▶ Exercise goal: Repeat exactly the line that includes "Polícia investiga assassinato" and all lines after it, ending with the last line of the listing below.

····················

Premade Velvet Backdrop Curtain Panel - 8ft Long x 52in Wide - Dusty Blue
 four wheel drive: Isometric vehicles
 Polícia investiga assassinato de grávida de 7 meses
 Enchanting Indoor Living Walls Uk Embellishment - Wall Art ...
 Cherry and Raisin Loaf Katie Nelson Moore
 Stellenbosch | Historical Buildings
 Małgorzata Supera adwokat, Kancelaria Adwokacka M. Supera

····················

▶ Response area:
 Polícia investiga assassinato de grávida de 7 meses
 Enchanting Indoor Living Walls Uk Embellishment - Wall Art ...
 Cherry and Raisin Loaf Katie Nelson Moore
 Stellenbosch | Historical Buildings
 Małgorzata Supera adwokat, Kancelaria Adwokacka M. Supera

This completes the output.